Mentor: Dr. Tamara Davis
Imprinted genes are genes whose expression is determined by parent of origin. Cells contain two alleles (different copies of a single gene), one from each parent, and for the majority of genes, both alleles are equally expressed. On the contrary, a small number of imprinted genes only express one allele: either the paternally or maternally inherited copy. This research aims to progress towards understanding the mechanism of this type of gene regulation.
In this laboratory, we are focusing on the study of histones, which are essential proteins associated with DNA in chromatin. Histones act as spools which wrap DNA in order to condense it and help regulate gene expression. We believe that histone modification, such as acetylation and methylation, is a key process in epigenetic regulation. The main question we are investigating is: are there different histone modifications associated with the expressed allele versus the silent allele of imprinted genes. To address this question we will be looking at Rasgrf1 on mouse chromosome 9, which is only paternally expressed in some tissues and biallelically expressed in other tissues.

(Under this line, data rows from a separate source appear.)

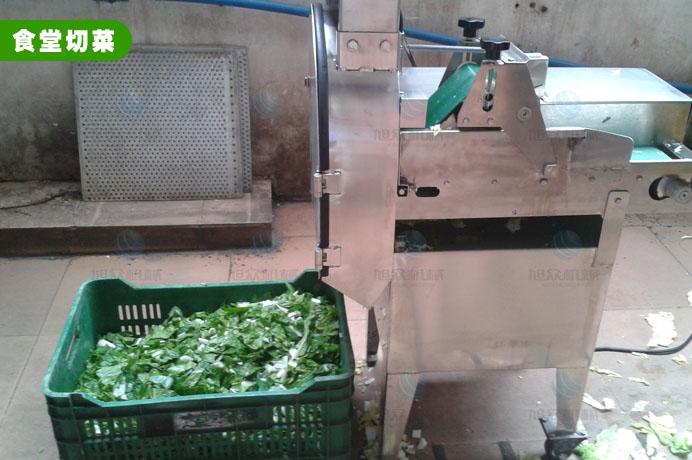 XZ-681多功能切菜机切小白菜,食堂切菜机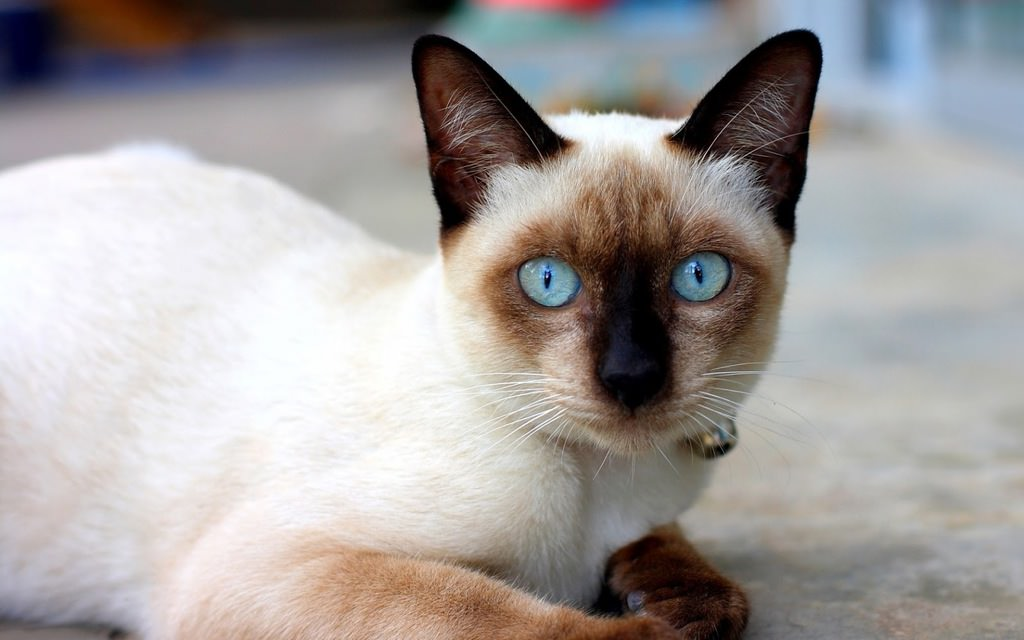 En güzel kedi resimleri - 35. resim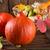 abóbora · cesta · projeto · folhas · milho · outono - foto stock © Dar1930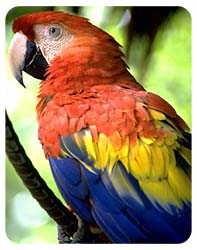 Macaw Coasters
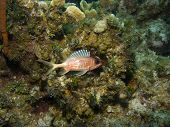 Squirrel Fish at home on a Cayman Island Reef poster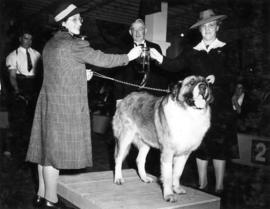 Trophy presentation at exhibition all-breed dog show [St. Bernard]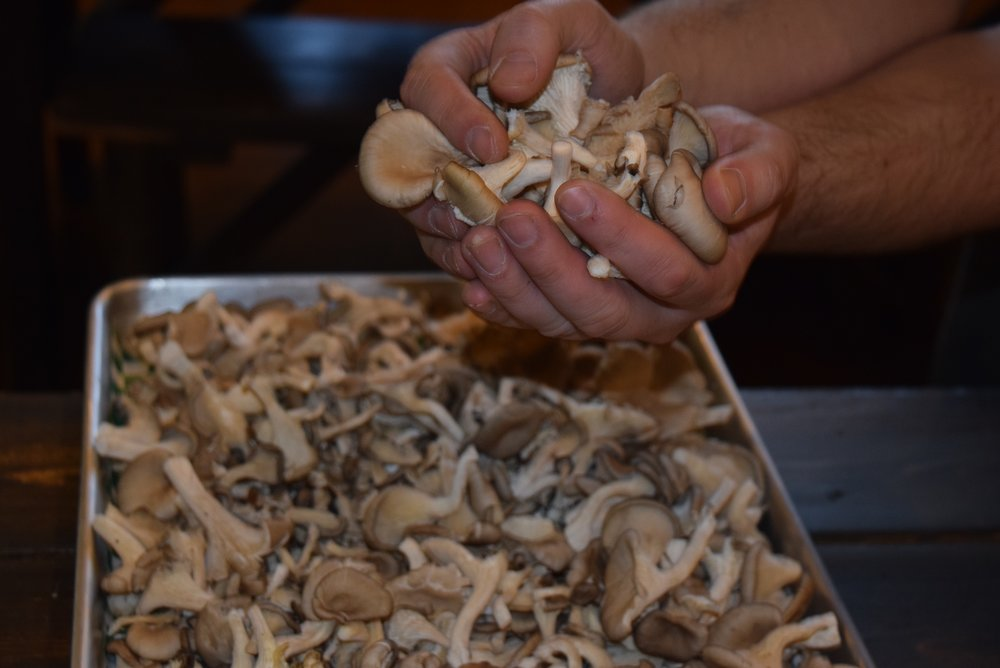 Preparing to add the Pacific NW Oyster Mushrooms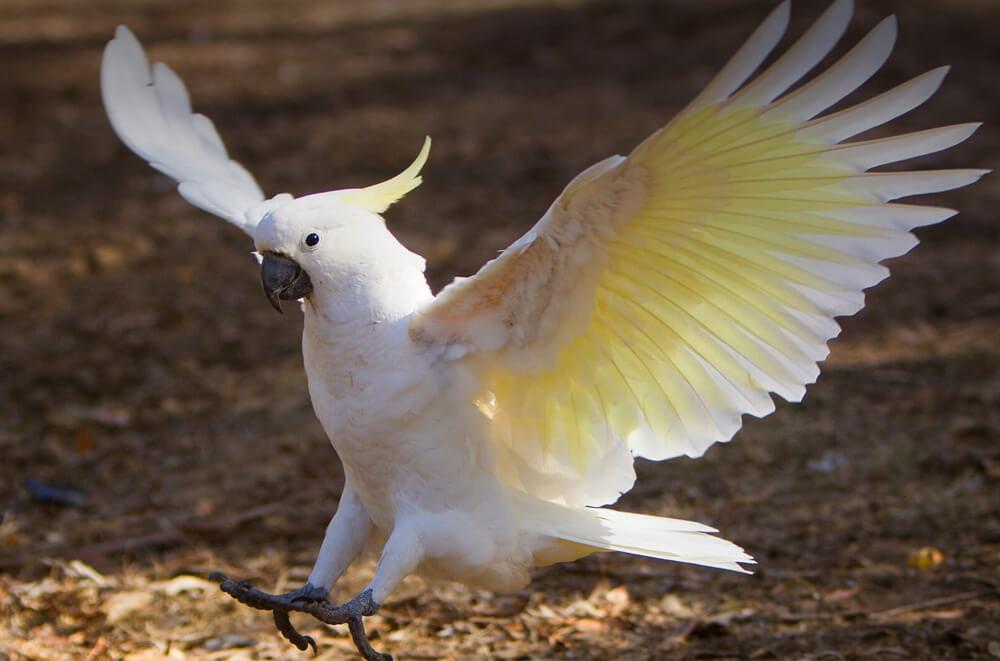 loai cockatoos la loai de bi nhiem san day cao nhat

Our research is delving into a new method of analysis which will focus on two types of histone modification: acetylation and methylation. Acetylation is the addition of an acetyl group to lysine, an amino acid, which removes positive charge and loosens the histones affinity for DNA. This type of histone modification is usually associated with active DNA transcription. Methylation has the opposite effect on histones. A methyl group is added to certain amino acids and increases the histones affinity for DNA and is usually associated with transcriptionally silent DNA. We will be using a new technique called chromatin immunoprecipitation (ChIP) to analyze the histone modification on the Rasgrfl gene in various tissues. This method will hopefully allow us to see that repressive modifications are present on silent alleles whereas active modifications are present on expressed alleles.
The ChIP method uses antibodies that are targeted to specific modified histones to precipitate the protein-DNA complex that occur naturally in cells. The histones are cross linked to the DNA with the use of formaldehyde. Following cross linking of the DNA/histone complex, the DNA is fragmented apart via sonication – the use of high frequency sound to break up the DNA into small fragments. The antibodies are then used to precipitate the targeted DNA-protein complex. The process of linkage is then reversed and the DNA fragments are separated from the protein. The DNA fragments are than quantified and identified with the use of PCR. This complicated process ultimately results with a way to see a difference between the DNA-protein binding complexes in imprinted genes.